---- Records for this exercise

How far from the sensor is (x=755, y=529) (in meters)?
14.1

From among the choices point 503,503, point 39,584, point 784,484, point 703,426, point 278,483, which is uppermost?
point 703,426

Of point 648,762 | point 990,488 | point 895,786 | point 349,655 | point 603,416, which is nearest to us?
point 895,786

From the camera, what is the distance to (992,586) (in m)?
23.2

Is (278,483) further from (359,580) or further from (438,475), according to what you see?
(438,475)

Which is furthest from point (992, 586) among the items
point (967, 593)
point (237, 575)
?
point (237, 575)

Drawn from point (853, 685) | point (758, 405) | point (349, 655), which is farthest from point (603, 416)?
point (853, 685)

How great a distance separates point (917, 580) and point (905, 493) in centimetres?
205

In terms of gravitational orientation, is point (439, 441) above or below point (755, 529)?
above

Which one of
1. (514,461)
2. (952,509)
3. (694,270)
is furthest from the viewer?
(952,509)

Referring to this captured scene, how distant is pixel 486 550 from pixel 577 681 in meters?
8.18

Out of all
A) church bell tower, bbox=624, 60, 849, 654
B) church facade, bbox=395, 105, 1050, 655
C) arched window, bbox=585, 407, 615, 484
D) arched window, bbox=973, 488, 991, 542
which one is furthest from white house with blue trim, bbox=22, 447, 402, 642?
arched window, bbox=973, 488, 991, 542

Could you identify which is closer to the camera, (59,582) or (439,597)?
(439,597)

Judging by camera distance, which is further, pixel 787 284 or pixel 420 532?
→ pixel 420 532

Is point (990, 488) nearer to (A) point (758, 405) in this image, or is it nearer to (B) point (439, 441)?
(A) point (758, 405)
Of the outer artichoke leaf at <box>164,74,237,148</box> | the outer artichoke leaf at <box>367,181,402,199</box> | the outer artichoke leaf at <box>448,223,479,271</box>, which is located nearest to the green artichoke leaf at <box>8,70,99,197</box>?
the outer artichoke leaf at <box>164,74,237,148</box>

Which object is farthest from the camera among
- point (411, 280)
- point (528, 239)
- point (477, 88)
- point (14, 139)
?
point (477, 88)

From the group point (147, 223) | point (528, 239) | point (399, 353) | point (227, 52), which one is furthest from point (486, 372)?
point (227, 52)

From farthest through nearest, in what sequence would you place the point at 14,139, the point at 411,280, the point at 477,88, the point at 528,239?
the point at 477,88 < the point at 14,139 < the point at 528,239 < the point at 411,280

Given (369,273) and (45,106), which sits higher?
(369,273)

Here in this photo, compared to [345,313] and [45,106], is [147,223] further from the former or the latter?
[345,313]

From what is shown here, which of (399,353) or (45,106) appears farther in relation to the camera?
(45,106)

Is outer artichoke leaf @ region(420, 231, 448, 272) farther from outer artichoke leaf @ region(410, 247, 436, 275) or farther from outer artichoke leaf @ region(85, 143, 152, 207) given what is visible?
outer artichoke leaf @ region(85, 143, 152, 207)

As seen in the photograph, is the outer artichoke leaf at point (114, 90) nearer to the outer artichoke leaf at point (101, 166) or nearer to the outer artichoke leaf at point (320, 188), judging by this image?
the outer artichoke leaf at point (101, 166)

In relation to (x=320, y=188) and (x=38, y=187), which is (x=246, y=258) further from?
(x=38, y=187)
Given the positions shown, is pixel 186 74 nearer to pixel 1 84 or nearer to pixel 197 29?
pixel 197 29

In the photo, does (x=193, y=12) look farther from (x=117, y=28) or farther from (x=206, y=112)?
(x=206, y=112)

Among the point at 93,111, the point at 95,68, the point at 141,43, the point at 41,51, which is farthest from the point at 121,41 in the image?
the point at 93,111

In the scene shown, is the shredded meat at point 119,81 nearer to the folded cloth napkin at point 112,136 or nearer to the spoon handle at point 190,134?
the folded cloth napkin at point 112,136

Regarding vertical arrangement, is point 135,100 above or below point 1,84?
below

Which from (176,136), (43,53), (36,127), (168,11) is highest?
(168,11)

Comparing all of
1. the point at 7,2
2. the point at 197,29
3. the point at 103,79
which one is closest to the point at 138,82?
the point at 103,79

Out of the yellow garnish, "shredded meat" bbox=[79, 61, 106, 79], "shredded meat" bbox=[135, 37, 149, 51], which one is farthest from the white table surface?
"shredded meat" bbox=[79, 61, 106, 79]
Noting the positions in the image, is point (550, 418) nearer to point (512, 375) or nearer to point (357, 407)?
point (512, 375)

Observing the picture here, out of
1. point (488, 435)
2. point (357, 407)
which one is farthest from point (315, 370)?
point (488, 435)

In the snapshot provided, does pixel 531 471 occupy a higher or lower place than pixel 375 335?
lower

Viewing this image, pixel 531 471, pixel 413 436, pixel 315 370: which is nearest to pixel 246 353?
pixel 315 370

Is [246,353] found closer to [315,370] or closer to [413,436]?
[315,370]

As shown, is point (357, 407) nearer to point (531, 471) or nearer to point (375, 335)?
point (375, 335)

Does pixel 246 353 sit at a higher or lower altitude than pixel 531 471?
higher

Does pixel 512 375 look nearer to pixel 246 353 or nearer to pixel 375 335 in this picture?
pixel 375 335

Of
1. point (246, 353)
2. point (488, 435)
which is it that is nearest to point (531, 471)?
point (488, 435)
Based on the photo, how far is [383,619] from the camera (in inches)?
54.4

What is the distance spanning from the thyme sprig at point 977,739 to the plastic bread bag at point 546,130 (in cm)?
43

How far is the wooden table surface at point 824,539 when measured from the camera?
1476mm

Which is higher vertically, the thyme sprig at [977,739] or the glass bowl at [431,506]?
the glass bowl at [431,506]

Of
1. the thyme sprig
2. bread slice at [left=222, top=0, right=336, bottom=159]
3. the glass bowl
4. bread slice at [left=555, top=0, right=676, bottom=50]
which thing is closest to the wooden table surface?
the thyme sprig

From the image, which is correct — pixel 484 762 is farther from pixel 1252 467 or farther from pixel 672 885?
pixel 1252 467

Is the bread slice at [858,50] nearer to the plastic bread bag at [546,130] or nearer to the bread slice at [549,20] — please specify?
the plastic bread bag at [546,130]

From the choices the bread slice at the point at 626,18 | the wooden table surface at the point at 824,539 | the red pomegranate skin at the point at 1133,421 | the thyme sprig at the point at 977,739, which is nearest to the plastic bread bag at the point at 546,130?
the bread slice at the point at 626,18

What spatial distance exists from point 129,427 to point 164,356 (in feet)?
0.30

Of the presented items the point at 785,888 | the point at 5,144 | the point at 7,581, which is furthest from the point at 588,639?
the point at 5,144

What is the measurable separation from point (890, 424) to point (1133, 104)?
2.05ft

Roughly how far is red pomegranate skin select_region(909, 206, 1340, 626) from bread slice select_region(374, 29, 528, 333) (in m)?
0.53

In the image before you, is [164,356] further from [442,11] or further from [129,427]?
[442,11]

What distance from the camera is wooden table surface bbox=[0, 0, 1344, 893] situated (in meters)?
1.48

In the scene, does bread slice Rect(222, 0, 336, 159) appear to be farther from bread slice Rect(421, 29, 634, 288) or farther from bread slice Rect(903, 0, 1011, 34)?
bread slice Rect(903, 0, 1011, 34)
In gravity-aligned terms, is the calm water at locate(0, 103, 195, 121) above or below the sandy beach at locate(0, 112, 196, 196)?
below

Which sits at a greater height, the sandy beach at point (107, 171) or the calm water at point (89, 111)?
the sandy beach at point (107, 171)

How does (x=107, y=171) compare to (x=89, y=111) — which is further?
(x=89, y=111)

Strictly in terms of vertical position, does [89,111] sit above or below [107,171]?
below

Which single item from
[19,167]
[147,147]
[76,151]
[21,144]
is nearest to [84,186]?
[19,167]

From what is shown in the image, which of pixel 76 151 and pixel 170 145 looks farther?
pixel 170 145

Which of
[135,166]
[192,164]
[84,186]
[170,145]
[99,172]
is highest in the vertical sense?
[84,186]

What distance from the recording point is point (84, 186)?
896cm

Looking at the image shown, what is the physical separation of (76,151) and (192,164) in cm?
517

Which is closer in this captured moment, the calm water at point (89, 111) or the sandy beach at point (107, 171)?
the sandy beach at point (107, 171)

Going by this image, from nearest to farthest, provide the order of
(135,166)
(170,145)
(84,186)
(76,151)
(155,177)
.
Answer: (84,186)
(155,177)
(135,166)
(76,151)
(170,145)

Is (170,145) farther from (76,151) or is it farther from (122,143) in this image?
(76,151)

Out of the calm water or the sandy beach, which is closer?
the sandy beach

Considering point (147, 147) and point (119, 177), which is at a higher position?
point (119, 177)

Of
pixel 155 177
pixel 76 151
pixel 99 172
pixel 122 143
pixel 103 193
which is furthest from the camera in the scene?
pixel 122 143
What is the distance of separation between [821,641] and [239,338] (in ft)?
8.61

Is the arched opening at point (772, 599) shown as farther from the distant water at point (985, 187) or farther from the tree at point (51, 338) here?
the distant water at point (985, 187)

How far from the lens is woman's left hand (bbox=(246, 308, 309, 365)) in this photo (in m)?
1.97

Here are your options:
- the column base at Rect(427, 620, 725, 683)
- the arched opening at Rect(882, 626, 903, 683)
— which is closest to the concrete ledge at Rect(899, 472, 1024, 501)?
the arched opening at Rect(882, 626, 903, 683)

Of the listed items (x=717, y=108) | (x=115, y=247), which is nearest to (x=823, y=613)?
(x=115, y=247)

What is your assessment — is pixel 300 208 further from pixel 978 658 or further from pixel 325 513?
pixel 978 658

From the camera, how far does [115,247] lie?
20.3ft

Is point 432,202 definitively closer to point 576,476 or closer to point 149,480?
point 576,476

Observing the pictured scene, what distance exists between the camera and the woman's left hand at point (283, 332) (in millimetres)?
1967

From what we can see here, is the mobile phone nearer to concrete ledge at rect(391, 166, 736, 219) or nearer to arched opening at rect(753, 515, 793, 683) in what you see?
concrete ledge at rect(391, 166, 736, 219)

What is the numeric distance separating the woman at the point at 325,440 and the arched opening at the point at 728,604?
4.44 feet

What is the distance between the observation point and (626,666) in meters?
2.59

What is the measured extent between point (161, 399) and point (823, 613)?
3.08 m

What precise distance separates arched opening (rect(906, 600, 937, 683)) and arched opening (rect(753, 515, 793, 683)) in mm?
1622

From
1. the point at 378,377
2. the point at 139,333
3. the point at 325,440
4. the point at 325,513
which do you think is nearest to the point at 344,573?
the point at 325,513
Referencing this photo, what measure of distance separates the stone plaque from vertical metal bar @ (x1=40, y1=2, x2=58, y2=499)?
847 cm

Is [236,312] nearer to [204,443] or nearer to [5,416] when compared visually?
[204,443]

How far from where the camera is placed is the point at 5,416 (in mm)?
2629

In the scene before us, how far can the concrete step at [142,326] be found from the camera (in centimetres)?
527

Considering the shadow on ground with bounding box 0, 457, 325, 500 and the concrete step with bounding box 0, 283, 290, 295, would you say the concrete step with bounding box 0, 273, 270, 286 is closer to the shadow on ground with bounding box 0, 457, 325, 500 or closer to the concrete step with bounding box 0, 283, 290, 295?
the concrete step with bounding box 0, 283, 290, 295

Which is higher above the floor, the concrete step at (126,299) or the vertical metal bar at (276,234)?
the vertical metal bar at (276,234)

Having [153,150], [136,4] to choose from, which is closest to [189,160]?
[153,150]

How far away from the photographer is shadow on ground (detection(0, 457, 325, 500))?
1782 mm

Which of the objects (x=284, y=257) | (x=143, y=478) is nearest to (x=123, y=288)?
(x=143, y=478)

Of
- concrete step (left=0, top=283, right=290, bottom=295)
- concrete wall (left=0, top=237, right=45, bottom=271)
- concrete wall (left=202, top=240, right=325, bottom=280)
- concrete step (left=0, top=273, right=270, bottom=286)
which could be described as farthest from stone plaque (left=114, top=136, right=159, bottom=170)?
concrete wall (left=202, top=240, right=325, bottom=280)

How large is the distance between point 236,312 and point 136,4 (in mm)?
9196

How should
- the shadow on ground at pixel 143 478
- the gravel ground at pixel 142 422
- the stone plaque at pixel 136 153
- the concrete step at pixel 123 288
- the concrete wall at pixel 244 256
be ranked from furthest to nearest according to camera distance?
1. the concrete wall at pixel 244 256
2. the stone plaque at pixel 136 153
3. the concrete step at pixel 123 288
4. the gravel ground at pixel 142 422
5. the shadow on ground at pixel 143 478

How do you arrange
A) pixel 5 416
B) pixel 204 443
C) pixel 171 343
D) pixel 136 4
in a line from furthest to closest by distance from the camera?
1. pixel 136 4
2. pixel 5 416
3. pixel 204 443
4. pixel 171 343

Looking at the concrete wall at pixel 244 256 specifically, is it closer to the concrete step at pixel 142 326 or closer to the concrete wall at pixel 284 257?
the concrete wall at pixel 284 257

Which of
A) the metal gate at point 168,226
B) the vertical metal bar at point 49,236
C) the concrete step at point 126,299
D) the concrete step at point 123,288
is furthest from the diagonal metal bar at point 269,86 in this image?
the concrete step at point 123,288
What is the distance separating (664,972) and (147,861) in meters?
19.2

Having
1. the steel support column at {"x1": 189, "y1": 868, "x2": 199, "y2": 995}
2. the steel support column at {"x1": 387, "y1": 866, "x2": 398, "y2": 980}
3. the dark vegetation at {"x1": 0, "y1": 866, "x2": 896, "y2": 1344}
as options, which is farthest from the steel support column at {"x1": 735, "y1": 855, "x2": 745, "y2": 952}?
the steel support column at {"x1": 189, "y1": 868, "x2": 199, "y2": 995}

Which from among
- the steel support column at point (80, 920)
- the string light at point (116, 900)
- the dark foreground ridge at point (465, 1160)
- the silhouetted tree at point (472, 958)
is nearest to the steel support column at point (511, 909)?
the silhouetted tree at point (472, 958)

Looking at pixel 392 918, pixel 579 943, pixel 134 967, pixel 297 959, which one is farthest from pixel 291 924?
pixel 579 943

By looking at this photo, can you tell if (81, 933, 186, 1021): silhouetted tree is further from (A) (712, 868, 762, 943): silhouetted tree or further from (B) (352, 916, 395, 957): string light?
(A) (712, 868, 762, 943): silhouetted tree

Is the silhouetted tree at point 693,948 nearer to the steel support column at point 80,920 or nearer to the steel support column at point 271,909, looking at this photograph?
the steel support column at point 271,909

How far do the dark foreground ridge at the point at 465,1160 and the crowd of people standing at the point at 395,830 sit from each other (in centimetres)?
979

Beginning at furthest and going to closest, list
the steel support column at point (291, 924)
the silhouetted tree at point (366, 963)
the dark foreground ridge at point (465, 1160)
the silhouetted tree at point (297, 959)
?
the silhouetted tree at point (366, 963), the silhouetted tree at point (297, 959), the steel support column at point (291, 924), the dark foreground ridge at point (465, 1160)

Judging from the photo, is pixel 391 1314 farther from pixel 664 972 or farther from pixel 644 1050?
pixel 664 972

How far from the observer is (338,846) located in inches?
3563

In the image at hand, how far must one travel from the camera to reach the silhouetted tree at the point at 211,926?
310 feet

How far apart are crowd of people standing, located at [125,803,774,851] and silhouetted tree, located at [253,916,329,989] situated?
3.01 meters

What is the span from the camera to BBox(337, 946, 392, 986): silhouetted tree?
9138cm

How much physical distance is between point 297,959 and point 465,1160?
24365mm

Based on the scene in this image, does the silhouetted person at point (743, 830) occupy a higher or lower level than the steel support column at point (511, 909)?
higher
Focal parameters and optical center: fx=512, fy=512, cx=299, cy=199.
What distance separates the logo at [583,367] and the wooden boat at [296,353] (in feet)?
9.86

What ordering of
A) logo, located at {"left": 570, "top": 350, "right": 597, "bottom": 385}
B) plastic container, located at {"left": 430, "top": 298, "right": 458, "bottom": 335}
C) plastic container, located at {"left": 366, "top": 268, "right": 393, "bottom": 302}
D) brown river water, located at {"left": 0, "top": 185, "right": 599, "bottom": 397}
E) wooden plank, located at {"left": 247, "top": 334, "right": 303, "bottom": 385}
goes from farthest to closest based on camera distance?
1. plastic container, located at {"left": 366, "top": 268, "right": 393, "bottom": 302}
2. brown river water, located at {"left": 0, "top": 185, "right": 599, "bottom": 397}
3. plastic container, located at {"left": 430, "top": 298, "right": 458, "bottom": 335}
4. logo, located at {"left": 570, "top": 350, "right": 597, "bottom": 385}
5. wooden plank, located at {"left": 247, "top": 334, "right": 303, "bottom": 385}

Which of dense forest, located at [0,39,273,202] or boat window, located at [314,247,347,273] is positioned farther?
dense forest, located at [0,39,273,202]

--------

Task:
Repeat exactly the lines from the line containing "What ordering of" through the end of the listing above; both boundary lines are part of the output.

Written solution:
What ordering of
A) logo, located at {"left": 570, "top": 350, "right": 597, "bottom": 385}
B) plastic container, located at {"left": 430, "top": 298, "right": 458, "bottom": 335}
C) plastic container, located at {"left": 366, "top": 268, "right": 393, "bottom": 302}
D) brown river water, located at {"left": 0, "top": 185, "right": 599, "bottom": 397}
E) wooden plank, located at {"left": 247, "top": 334, "right": 303, "bottom": 385}
goes from farthest to closest based on camera distance?
1. plastic container, located at {"left": 366, "top": 268, "right": 393, "bottom": 302}
2. brown river water, located at {"left": 0, "top": 185, "right": 599, "bottom": 397}
3. plastic container, located at {"left": 430, "top": 298, "right": 458, "bottom": 335}
4. logo, located at {"left": 570, "top": 350, "right": 597, "bottom": 385}
5. wooden plank, located at {"left": 247, "top": 334, "right": 303, "bottom": 385}

Which of dense forest, located at [0,39,273,202] or boat window, located at [314,247,347,273] is positioned farther?
dense forest, located at [0,39,273,202]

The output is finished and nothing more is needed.